A turbo is good, an impulse turbine can collect the exhaust pulse pressure (not sure if there's a term for this) without much restriction and will muffle the exhaust without wasting as much energy as a muffler. The only problem is under part load operation there isn't much energy to collect, and because it arrives in pulses you can't collect as much of it.
That's where the steam generation comes in. An ideal gasoline engine that has no cooling losses, no friction, and has full expansion of the burnt charge will still dump 30% of the energy as heat into the exhaust. Even under full load, the leftover pressure that is being blown out only accounts for a small amount of the total energy that can be extracted from the fuel.

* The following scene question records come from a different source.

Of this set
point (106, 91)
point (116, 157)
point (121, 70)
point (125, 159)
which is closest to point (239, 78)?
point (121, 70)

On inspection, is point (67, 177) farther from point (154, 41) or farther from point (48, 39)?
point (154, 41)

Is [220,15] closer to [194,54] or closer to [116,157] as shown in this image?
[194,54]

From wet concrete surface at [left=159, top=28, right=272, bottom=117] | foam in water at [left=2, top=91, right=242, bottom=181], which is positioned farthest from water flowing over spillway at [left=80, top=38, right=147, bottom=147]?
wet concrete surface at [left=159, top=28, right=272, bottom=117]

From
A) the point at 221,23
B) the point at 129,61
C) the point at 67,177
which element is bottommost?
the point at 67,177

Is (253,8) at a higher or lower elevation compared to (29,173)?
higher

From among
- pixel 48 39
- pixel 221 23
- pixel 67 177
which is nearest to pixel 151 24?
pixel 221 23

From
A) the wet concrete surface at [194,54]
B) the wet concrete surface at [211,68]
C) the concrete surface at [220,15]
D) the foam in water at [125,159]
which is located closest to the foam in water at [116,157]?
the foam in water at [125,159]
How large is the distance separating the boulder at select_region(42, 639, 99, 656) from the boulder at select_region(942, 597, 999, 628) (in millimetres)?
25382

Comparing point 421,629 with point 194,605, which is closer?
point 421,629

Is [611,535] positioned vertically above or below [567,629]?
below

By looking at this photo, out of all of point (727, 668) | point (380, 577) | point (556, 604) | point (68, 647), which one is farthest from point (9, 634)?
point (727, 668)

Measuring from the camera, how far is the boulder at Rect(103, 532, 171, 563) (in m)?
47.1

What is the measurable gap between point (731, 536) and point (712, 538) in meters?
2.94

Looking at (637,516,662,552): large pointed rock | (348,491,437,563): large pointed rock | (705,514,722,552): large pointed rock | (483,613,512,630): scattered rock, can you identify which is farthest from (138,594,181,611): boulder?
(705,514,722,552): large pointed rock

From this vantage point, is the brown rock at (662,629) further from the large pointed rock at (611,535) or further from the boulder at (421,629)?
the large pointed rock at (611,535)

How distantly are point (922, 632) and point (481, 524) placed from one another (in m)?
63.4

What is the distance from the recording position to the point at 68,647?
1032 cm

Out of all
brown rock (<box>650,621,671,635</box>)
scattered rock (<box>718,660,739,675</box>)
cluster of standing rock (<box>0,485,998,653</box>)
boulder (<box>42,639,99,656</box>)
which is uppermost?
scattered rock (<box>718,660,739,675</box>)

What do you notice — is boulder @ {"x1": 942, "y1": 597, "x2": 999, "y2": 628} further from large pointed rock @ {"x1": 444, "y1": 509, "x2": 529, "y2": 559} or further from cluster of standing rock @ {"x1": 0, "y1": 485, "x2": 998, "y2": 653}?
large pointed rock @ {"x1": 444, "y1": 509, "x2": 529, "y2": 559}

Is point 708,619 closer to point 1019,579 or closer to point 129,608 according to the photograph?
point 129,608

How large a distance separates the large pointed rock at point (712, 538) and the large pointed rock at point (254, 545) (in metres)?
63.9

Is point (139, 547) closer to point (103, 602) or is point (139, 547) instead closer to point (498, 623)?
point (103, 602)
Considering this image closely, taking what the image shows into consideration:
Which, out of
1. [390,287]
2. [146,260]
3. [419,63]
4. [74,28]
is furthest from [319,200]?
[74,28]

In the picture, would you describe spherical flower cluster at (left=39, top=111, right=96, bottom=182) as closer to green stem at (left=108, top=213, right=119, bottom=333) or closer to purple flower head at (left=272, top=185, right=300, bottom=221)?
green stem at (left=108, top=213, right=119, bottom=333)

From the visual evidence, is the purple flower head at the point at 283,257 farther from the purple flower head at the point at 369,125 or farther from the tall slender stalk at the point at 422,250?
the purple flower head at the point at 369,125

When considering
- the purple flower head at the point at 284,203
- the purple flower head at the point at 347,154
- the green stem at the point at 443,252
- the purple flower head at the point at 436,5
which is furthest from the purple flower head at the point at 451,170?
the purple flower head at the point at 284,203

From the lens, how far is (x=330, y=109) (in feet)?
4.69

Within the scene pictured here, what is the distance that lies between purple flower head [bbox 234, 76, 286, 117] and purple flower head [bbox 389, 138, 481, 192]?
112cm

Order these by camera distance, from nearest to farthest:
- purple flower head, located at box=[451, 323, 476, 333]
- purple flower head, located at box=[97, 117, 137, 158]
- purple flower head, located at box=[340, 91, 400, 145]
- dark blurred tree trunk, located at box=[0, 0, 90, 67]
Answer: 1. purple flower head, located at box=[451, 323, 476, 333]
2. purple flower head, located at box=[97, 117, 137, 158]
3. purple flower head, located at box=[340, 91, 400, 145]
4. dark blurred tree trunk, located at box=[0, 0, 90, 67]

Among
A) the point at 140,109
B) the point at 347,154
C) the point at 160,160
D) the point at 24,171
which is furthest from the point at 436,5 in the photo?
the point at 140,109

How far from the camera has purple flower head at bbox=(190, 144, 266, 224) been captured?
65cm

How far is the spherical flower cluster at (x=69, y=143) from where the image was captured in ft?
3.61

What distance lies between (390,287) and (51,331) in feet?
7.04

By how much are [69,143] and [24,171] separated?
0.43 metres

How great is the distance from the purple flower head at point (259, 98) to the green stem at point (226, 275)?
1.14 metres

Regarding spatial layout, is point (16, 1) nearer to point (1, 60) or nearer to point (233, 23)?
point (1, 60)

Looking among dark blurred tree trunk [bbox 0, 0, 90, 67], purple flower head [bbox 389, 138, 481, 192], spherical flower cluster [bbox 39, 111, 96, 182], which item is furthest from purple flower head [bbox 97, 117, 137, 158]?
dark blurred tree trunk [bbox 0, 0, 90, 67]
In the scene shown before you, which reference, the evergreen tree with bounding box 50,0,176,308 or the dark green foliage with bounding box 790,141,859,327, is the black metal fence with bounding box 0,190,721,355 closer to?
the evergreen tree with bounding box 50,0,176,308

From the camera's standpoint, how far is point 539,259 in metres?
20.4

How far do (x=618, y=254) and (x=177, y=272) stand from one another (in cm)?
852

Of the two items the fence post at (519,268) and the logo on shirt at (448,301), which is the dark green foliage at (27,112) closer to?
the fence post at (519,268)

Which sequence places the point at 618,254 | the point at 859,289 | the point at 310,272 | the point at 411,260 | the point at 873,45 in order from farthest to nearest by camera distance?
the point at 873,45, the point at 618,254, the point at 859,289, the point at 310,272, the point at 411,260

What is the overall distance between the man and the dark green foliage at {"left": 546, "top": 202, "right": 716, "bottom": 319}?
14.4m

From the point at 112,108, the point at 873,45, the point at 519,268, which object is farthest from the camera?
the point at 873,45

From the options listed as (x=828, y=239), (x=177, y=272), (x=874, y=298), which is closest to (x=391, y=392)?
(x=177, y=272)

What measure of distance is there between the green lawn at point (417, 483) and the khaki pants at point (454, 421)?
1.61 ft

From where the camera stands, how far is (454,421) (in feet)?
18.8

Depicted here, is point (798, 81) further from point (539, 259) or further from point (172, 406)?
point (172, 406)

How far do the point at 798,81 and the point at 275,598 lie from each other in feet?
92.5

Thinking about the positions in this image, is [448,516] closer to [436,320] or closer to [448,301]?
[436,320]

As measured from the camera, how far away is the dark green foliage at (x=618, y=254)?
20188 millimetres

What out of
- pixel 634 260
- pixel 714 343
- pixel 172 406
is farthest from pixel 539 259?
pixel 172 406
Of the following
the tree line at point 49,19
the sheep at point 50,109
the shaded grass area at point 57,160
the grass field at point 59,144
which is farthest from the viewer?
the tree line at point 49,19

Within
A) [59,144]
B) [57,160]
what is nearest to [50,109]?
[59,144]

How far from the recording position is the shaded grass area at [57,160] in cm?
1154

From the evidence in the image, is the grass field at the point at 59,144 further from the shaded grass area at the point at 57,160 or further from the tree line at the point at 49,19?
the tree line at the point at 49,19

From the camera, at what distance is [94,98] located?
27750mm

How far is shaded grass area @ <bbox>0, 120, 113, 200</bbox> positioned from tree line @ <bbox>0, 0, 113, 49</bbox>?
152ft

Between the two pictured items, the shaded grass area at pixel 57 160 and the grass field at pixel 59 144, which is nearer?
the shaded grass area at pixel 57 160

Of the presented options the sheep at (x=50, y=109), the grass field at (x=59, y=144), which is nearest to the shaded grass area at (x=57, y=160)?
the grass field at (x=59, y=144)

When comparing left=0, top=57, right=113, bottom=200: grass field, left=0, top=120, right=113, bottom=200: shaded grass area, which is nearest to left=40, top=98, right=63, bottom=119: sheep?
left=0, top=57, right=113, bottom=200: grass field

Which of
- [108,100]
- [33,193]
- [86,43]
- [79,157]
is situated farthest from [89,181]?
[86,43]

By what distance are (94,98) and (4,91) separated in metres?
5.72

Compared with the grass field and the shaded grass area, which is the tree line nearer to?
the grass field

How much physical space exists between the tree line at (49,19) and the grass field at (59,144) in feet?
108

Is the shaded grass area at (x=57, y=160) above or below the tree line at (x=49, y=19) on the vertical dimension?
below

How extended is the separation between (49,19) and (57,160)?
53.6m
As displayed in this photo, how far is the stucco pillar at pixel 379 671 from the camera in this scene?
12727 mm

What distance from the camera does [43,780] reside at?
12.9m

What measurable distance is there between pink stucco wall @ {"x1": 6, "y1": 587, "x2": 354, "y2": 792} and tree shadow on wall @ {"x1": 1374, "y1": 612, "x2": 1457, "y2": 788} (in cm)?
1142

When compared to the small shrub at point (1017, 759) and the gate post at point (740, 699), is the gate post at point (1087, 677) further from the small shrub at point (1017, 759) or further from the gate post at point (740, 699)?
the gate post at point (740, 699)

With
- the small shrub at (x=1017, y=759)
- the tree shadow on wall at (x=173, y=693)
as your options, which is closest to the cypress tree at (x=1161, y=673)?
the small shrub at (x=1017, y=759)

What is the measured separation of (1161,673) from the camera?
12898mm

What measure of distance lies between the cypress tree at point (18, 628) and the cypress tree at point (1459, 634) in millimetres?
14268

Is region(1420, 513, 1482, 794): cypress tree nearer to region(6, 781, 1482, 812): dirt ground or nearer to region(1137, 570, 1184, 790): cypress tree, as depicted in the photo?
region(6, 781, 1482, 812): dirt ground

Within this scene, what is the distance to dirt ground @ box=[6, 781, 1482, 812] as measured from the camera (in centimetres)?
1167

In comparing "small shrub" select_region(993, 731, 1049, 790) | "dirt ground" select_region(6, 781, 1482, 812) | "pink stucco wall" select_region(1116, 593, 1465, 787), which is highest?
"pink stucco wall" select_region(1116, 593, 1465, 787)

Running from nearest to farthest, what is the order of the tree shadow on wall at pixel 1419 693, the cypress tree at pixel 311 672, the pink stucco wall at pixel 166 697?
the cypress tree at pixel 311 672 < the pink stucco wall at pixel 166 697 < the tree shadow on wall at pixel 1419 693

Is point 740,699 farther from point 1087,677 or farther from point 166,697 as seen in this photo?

As the exhaust blows through the restriction of the exhaust valves, it loses energy, and what's left can only be converted at less than 50% (?) efficiency in an impulse turbine.
If you can generate electricity with steam heated by exhaust at just 10% efficiency, you can recover 3% of the overall fuel energy. If you consider that good engines are running in the high 30s (percent efficient), this is a pretty good amount of power.
I think in Formula 1 they are thinking of using turbocompounding (using a turbine to fully expand exhaust gases as you describe), and someone told me they saw a 7% efficiency gain. This means the turbocompound makes the same amount of power as a 10% efficient steam generator at full load, except street cars rarely run full load.